Llevo mucho tiempo pensando cómo abordar este tema con los ojos puestos en los escritores nuevos, jóvenes, que se enfrentan a las primeras escenas eróticas, no sobre una cama o laberinto vivencial, sino en el papel, o en la pantalla, a veces tan blanca y desalmada como la hoja.
Los llamados “escritores eróticos” han llegado a plantear un estilo tan repetido, que a veces el nuevo escritor siente que, si no explica lo que cada amante hace durante una escena sexual, no está siendo “suficientemente erótico”. Nada más alejado del erotismo literario y aun de la literatura.
Pero en lugar de comenzar con los malos ejemplos, me permito borrar mentalmente esas trilladas y vacías escenas y regresar al lector a aquella, en el jardín de la madre de Lolita, en el que Jeremy Irons la ve, tomando el sol, mojándose con la regadera, jugueteando con los pies y admirando a bellos personajes en una revista de moda. Una niña de doce años que, junto a la ternura, destapa en el visitante los recuerdos y la lascivia. Una lascivia que se expresa en gestos, en la manera como llega a sostener un pasador de la niña. El erotismo está ahí, en lo insólito. Y lo insólito está en los ojos del escritor que halla en el encuentro humano un fetiche poético, un camino nuevo de sensaciones que el lector no puede haber experimentado antes, para que funcione.
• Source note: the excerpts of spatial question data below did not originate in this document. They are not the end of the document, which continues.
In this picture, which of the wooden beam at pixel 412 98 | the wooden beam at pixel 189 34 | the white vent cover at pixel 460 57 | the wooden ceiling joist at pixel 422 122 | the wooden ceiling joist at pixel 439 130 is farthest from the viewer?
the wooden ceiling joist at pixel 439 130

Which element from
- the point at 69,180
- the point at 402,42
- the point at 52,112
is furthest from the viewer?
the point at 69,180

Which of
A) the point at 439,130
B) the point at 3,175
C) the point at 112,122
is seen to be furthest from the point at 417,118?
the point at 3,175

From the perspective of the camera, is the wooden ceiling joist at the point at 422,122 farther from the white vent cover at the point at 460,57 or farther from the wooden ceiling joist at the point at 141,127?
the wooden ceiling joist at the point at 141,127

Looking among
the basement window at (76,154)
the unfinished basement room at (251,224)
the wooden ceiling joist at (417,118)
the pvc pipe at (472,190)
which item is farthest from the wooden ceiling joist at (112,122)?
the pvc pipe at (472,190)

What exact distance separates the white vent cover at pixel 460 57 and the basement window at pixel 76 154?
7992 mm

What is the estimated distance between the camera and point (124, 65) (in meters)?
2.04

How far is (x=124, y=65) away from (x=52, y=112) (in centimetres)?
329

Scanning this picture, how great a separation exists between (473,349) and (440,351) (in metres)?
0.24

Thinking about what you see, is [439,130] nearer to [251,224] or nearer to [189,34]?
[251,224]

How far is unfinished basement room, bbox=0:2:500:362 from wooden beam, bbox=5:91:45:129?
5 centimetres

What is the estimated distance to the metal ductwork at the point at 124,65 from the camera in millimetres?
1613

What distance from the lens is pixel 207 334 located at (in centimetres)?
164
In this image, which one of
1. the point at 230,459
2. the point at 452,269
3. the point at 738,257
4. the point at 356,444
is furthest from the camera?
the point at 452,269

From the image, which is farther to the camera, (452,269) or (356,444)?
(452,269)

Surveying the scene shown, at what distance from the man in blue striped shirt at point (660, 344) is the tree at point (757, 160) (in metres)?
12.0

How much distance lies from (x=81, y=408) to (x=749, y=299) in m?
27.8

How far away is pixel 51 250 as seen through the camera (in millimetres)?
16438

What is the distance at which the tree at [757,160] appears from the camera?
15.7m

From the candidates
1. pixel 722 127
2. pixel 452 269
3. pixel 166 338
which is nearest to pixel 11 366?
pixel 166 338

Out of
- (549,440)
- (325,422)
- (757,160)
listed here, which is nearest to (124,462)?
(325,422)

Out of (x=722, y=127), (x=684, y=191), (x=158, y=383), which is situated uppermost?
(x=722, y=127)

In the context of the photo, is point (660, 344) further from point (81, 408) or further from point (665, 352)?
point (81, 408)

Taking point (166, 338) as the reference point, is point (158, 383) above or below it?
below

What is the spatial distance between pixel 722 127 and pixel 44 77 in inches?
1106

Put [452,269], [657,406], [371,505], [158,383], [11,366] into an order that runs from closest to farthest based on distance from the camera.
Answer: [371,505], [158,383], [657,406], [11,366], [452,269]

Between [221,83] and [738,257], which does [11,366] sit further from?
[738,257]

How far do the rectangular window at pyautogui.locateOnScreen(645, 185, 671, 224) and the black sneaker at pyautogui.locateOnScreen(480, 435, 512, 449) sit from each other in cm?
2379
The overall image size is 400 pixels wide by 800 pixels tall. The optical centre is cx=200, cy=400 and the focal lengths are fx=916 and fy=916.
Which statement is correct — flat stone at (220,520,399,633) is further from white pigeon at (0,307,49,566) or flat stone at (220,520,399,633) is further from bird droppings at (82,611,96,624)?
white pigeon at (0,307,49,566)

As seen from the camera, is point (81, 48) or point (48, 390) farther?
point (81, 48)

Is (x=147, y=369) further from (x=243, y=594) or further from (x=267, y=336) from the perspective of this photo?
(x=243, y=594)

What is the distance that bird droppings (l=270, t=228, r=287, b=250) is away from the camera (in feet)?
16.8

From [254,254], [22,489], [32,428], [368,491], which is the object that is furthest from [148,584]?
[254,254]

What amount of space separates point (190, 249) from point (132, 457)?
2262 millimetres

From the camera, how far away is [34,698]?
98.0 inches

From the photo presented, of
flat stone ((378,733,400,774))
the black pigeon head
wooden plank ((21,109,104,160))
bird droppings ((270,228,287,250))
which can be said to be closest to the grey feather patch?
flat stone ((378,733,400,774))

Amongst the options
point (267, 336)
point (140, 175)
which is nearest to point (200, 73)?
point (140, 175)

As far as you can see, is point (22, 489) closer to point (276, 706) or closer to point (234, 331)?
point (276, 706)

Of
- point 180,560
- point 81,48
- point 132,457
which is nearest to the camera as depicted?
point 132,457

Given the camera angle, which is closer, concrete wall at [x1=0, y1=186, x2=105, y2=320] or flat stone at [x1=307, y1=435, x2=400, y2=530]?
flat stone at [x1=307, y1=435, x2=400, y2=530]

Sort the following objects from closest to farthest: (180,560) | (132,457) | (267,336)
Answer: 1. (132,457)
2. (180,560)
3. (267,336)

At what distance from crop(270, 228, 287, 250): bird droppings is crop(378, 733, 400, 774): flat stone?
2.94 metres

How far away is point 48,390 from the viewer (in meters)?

Escribir una escena erótica implica alejarnos de la trivialidad del acto sexual y narrar el choque de los amantes bajo otras premisas. ¡Por qué contar una escena erótica si es tan difícil? No es para todos, pero es, sobre todo, para cuando el texto, los personajes, la historia lo necesiten con fuerza mortal.
Si el autor no tiene ninguna razón convincente para narrar una escena erótica, será mejor que se ahorre ese descalabro en la historia. Esa es la primera premisa: tener una intención y que sea clara, para el escritor y para el lector. La segunda, usar las palabras dispuestas en una sintaxis que nadie haya usado, evitando caer en imágenes repetidas hasta la saciedad. Me voy a permitir un ejemplo:
“Estuvieron espalda contra espalda, hasta que él se llenó los cojones y destrabando la lengua de su natural retraimiento le dijo sin respirar la proclamación de independencia del amor más complicada que puede ocurrírsele a nadie. Le contó el horror que había sido su existencia desde que ella lo besara bajo los árboles, y de las veces que para morir había escogido el sabor a carne cruda de sus labios. Bebé lo escuchó en silencio, las tetas empapadas de leche agria, llorando hacia dentro las lágrimas de su padecer…”
Esta escena, a mi parecer desconcertantemente erótica, ocurre a Bebé, la mujer barbuda y grotesca de un circo ambulante, que llora leche por los senos desde que le robaron a su hijo, semilla de una violación, y al que no ha vuelto a ver en la vida. Y el forzudo Blas, un hombre miope y solo, que se llamaba a sí mismo prenáufrago. Sucede en una carpintería llena de aserrín en El Colegio de la Vida, de La eternidad por fin comienza un lunes, una obra de magistral erotismo de Eliseo Alberto Diego. Los amantes se necesitan tanto que solo son capaces de prodigarse una gesta amorosa a la altura de la pluma de Lichi. Sus escenas están hechas de pasión, ternura, desesperación y lenguaje. El lenguaje es imprescindible en la literatura erótica, otra premisa. Un lenguaje que no tenga que usar otra vez la palabra pezones o punta de las nalgas, y que, si lo hace, produzca en el lector la sensación de estar asistiendo a la magia de un cuerpo de mujer por vez primera. El erotismo no tiene género, o mejor, es de todos los géneros. Tampoco pertenece a un exclusivo narrador. Y, como dice mi amigo Diego Morones, su esencia está en “desnudar al ser sin remover siquiera los calcetines”.
No sirve el erotismo que quiere encubrir sentimientos −a menos que esa sea la intención−, o se aleje de la naturaleza viva y el hallazgo perenne de los cuerpos, pero tampoco el que, de forma descarnada, repite el ritual que todos los hombres y mujeres del planeta utilizamos para aparearnos, y que atañe más a nuestra condición de animales instintivos que de seres voluptuosos.
Hay que pensar con calma la circunstancia y el porqué de una escena erótica. Hay que vivirla en la imaginación y en la piel, hay que involucrar los sentimientos, los buenos y los malos, los humanos sentimientos, para sensibilizar al lector. Y hay, sobre todo, que calentarlo, desollarle los pudores, abrirlo, también, al rito de la sexualidad propia, incluso sobre la blanca página de las palabras.